[Information supplied — start]
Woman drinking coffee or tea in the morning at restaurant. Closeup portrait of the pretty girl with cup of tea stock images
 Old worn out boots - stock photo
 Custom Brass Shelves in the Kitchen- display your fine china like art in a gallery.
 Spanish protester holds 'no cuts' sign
[Information supplied — finish]
▶ _Exercise aim_
All lines above are to be transcribed exactly.

▶ _Output of the task_
Woman drinking coffee or tea in the morning at restaurant. Closeup portrait of the pretty girl with cup of tea stock images
 Old worn out boots - stock photo
 Custom Brass Shelves in the Kitchen- display your fine china like art in a gallery.
 Spanish protester holds 'no cuts' sign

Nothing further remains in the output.